Their study shows that while competent individuals will underestimate their ability, the majority increasingly overestimate their ability.

This is fed by ego and people’s ability to recognise ignorance in others, but failure to recognise one’s own. ‘Confirmation bias’, the ability to remember the things we got right and ignore the things we get wrong, also has a part to play in this.

The words used to describe this aren’t supposed to belittle. It is easy to be arrogant and condescending and think “we’re surrounded by fools!” but I think it is important to recognise that on any given topic we are all on the curve of unrecognised ignorance.

You may feel there is a particular topic about which you are an expert. However, to understand what the majority experience you need to think of other areas where in fact the extent of your knowledge barely stretches to the extent of your ignorance.
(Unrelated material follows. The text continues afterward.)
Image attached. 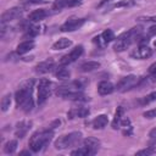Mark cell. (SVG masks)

One way to understand the impact of this is think of an area you excel at, and consider how much the average person knows about that area. They know very little and it is clear they know very little about how little they know. Now, consider you are as ignorant about every other area of knowledge that you are not expert.

If you can achieve that exercise then you will now have a large dose of humility about what you do and do not know. If you’re embarking on a mission to learn about finance (or my favourite topic, pensions) learn from Dunning and Kruger.

Learn to think critically, use logic and empiricism, and presume we don’t know everything. This way you’re more likely to make better choices.